Merajut Puisi pada Batu



Seperti yang dikatakan kurator pameran ini, Rain Rosidi “Batu bagi Komrodin bukan hanya persoalan sebuah material, namun juga karakter bentuk”. Akan tetapi lebih dari itu, pameran ini tak hanya sekedar bermainnya wacana bentuk (form), patung-patung yang tak hanya bermaterial batu – tapi juga logam dan resin – itu tidak hanya menonjolkan apa yang dapat dilihat secara visual saja, tapi seolah dapat didengar. Melebihi yang tampak (beyond the visual) menjadi ciri dari pameran ini, kekuatan karya patung tidak melulu mengutamakan sisi material. Tapi makna-makna tersembunyi (hidden meaning), yang lebih bersemayam pada in absentia, tidak semata pada yang in praesentia, yang dapat dinilai melalui teknik dan bentuk, yang maknanya dapat ditangkap sekarang. Namun karya-karyanya cukup tampak kuat karena Komroden mampu mengkombinasikan keduanya. Patung-patung itu seakan berkisah, entah berdialog, ataupun berbicara sendiri. Benda mati itu bagai bernyawa dan bernafas, berpuisi dengan suara yang begitu lirih, bernyanyi dengan nada yang begitu sepi. Komroden memahat sajak pada patung-patungnya, senada dengan yang disebut Thomas Gray, bahwa puisi adalah pikiran-pikiran yang bernafas. Batu-batu dalam kemasan Komroden telah merajut untaian ide-ide dan kepekaan, hingga menghasilkan alunan puisi yang seolah memanusiakan batu. Serupa juga dengan apa yang dikatakan William Shakespeare dalam All's Well That Ends Well Act 2, scene 1, 72–78 (‘Breathe Life Into Stone’), I have seen a Medicine. That's able to breathe life into a stone, Quicken a rock, and make you dance canary with spritely fire and motion,whose simple touch is powerful to araise King Pippen, nay,To give great Charlemain a pen in 's hand. And write to her a love-line.

Image-image keras dan bisu dari patung-patung seolah dipatahkan oleh Komroden Haro, dilunakkan hingga penciptaannya kembali menjelma dongeng, dongeng tentang sebuah negeri, seperti karyanya yang ia letakkan di bagian depan pintu masuk berjudul “Thanks to Earth”, sebagian lainnya menjelma puisi-puisi tentang cinta dan kehilangan, seperti salah satu contohnya karya yang berjudul “Wish You Were Here”, karya tersebut menampilkan batu yang sedikit bagiannya bolong membentuk rupa wajah manusia, puisi yang mencerminkan kerinduan untuk merasakan kelengkapan, perasaan yang rumpang karena kehilangan. Hal ini senada dengan karya lainnya yang berjudul “Loosing Addres”, yang berbentuk seperti organ hati manusia.

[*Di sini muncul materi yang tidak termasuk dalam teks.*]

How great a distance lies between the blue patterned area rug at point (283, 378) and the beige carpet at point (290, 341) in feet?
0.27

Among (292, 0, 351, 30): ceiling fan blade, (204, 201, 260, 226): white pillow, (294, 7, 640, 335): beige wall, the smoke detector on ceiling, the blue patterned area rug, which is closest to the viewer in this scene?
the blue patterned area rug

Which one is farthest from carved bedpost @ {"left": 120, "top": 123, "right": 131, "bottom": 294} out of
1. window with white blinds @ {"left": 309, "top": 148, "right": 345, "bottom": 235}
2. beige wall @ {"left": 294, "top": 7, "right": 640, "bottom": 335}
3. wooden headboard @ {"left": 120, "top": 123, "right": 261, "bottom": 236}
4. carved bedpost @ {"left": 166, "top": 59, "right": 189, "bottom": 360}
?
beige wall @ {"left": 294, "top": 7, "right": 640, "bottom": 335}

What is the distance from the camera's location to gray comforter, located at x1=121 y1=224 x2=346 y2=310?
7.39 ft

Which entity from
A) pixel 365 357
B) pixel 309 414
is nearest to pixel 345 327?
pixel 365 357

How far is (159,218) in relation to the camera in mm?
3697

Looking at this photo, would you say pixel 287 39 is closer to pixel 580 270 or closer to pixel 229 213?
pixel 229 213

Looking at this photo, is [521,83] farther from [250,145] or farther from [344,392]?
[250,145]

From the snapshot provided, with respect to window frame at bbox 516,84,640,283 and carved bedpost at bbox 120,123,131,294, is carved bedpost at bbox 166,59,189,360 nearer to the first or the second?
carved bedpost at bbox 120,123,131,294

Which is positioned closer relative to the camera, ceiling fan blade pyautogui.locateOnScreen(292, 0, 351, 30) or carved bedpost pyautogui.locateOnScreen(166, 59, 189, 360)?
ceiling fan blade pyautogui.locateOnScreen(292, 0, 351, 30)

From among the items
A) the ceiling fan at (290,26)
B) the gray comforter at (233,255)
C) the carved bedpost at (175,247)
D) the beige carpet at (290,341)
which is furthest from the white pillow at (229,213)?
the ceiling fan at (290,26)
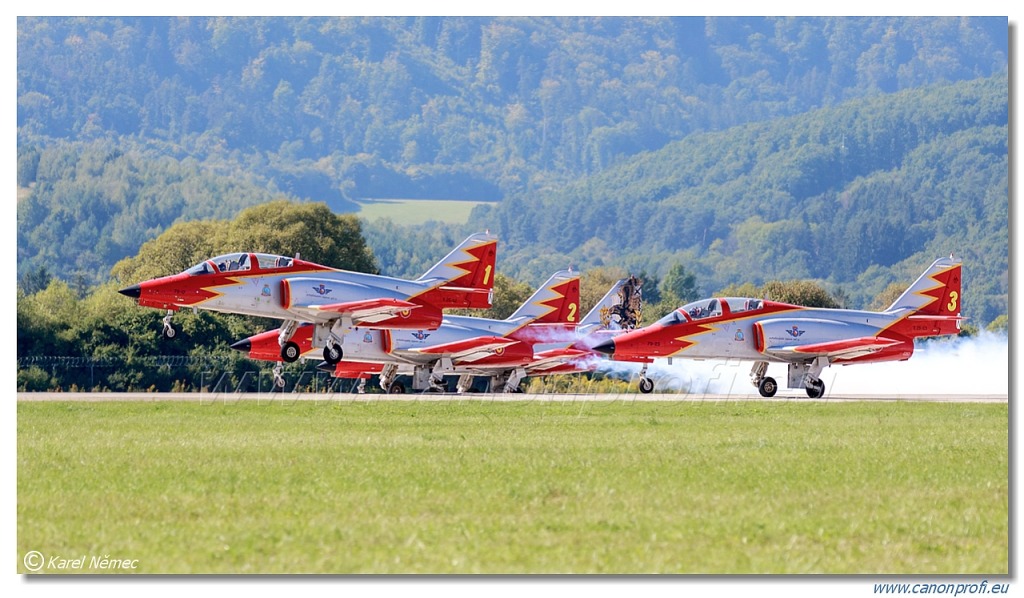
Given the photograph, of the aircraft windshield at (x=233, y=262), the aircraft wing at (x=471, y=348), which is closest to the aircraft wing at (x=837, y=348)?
the aircraft wing at (x=471, y=348)

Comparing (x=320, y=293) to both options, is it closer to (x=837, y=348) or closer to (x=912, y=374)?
(x=837, y=348)

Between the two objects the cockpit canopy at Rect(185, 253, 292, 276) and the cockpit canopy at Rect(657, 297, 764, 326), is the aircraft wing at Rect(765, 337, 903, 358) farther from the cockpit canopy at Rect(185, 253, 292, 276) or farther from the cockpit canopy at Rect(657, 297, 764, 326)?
the cockpit canopy at Rect(185, 253, 292, 276)

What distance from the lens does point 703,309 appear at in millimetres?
43281

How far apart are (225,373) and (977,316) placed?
92.8m

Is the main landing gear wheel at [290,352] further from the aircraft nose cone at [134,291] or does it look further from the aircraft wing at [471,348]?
the aircraft wing at [471,348]

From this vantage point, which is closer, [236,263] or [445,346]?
[236,263]

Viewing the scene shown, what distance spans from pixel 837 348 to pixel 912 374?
1107 centimetres

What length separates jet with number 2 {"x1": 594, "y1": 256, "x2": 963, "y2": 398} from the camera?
42875mm

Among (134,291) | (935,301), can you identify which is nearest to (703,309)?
(935,301)

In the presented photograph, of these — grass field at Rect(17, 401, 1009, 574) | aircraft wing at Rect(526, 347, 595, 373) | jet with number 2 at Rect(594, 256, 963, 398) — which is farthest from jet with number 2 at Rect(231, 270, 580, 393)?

Menonton pameran ini seolah menyaksikan pertunjukkan patung dan batu-batu yang menari dalam gerakan bisu, bernyanyi dalam bisik yang hening, begitu puitis. Patung di tangan Komroden Haro, sebagai benda padat, berisi pemadatan ide, namun telah mencairkan makna di benak setiap apresiator, di setiap hati manusia yang datang menonton, mencatat dalam ingatan, apa-apa yang mereka saksikan dari pameran “Mencatat Batu” ini



Kalau batu saja mampu merasa, bagaimana dengan kita?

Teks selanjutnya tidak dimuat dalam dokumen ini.